Der 23-jährige Georg Philipp Telemann übernimmt im September 1704 das Amt des Organisten und Musikdirektors der Leipziger Neuen Kirche. Diese ist unabhängiger von den Hauptkirchen St. Thomas und St. Nikolai. Seine Neue Kirche wird nicht regelmäßig vom Thomaskantor und den Thomanern betreut und bespielt.
Telemann muss für die Gottesdienste an seiner Kirche oft selbst Musik und Gesang organisieren. Mit unglaublichem Geschick etabliert er eine unabhängige Institution im Musikleben der Messestadt, das Collegium Musicum. Die neue Situation wird für den amtierenden Thomaskantor Johann Kuhnau – den Vorgänger Bachs – fatal, denn etliche seiner bisherigen musikalischen Helfer wechseln die Seite, ist doch die Neukirchenmusik viel agiler, moderner. Und vor allem ist sie auch finanziell lukrativer.
Musikästhetische Kontroverse
Erfolglos beklagt der Thomaskantor "Das wilde Opernwesen" im benachbarten Gotteshaus. Doch seine Gesuche an den Leipziger Rat bleiben erfolglos. Die Neukirchenmusik bleibt eine autonome Musikinstitution, was in späteren Jahren selbst für Johann Sebastian Bach nicht ohne Folgen sein sollte.
Denn in der "Neuen" erklingen vor allem Werke der jüngeren Komponistengeneration, auch die eines Johann Adolph Scheibe. Der kritisiert zudem lauthals und undiplomatisch Bachs Kompositionsstil und löst damit eine länger andauernde, musikästhetische Kontroverse aus.

AUFGABENSTELLUNG: Schreiben Sie den obigen Text über Telemann und die Leipziger Neue Kirche vollständig und wortgetreu ab. Als Grundlage dient allein der obige Text über Telemann und die Leipziger Neue Kirche.

DATEN:
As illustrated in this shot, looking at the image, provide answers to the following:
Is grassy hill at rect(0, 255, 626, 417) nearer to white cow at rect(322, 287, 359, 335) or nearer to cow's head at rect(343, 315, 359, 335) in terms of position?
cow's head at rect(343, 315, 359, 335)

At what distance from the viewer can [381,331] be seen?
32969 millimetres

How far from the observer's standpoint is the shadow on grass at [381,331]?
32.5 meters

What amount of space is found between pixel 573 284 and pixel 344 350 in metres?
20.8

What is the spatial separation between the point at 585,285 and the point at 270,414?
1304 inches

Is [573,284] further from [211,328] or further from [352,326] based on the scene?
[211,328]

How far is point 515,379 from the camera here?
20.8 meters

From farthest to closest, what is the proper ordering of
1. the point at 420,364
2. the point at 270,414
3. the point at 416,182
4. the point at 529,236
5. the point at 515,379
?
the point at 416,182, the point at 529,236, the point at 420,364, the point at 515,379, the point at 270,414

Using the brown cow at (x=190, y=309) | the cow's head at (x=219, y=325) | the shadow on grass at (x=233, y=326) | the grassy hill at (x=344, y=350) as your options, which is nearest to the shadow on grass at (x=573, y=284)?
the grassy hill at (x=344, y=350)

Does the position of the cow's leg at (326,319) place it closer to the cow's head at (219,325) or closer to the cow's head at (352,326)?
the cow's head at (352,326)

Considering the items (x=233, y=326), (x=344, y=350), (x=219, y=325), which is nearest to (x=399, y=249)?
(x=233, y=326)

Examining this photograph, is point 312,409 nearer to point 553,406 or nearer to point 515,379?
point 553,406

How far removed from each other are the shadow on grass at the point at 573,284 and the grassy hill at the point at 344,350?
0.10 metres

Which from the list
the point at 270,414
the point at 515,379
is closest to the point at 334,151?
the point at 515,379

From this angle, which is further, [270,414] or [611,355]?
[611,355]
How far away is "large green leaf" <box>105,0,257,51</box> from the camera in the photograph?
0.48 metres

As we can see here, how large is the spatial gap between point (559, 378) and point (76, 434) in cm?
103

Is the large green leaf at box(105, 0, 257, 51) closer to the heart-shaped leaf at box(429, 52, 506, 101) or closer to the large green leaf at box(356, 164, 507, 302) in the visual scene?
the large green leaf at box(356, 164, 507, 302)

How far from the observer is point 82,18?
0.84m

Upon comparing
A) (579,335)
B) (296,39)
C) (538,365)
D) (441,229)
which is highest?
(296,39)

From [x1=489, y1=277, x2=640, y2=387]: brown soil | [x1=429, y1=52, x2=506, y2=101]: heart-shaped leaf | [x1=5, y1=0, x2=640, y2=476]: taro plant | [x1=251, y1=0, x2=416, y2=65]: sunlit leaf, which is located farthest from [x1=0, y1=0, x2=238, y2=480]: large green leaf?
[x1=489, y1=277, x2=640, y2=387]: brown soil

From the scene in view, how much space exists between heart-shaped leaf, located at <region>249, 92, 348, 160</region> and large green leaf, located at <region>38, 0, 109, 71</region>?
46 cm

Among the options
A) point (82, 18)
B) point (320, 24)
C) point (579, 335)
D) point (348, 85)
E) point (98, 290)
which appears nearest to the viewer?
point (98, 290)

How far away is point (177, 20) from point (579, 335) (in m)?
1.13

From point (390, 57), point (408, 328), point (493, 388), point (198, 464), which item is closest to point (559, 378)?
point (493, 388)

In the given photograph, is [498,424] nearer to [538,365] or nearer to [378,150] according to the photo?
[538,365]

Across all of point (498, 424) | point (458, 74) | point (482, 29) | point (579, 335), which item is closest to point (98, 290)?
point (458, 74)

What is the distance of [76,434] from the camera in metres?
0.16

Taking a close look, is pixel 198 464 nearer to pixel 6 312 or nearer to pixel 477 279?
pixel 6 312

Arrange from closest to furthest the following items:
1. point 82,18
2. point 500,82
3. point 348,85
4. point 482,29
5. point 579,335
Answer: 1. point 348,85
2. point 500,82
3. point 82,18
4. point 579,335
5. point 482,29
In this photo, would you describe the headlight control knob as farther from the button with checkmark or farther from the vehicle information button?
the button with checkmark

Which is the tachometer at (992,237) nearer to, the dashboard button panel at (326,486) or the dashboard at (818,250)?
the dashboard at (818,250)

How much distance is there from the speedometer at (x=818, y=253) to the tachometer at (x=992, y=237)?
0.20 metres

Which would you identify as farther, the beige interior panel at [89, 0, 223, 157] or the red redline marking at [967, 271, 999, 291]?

SCHRIFTLICHE ANTWORT:
Der 23-jährige Georg Philipp Telemann übernimmt im September 1704 das Amt des Organisten und Musikdirektors der Leipziger Neuen Kirche. Diese ist unabhängiger von den Hauptkirchen St. Thomas und St. Nikolai. Seine Neue Kirche wird nicht regelmäßig vom Thomaskantor und den Thomanern betreut und bespielt.
Telemann muss für die Gottesdienste an seiner Kirche oft selbst Musik und Gesang organisieren. Mit unglaublichem Geschick etabliert er eine unabhängige Institution im Musikleben der Messestadt, das Collegium Musicum. Die neue Situation wird für den amtierenden Thomaskantor Johann Kuhnau – den Vorgänger Bachs – fatal, denn etliche seiner bisherigen musikalischen Helfer wechseln die Seite, ist doch die Neukirchenmusik viel agiler, moderner. Und vor allem ist sie auch finanziell lukrativer.
Musikästhetische Kontroverse
Erfolglos beklagt der Thomaskantor "Das wilde Opernwesen" im benachbarten Gotteshaus. Doch seine Gesuche an den Leipziger Rat bleiben erfolglos. Die Neukirchenmusik bleibt eine autonome Musikinstitution, was in späteren Jahren selbst für Johann Sebastian Bach nicht ohne Folgen sein sollte.
Denn in der "Neuen" erklingen vor allem Werke der jüngeren Komponistengeneration, auch die eines Johann Adolph Scheibe. Der kritisiert zudem lauthals und undiplomatisch Bachs Kompositionsstil und löst damit eine länger andauernde, musikästhetische Kontroverse aus.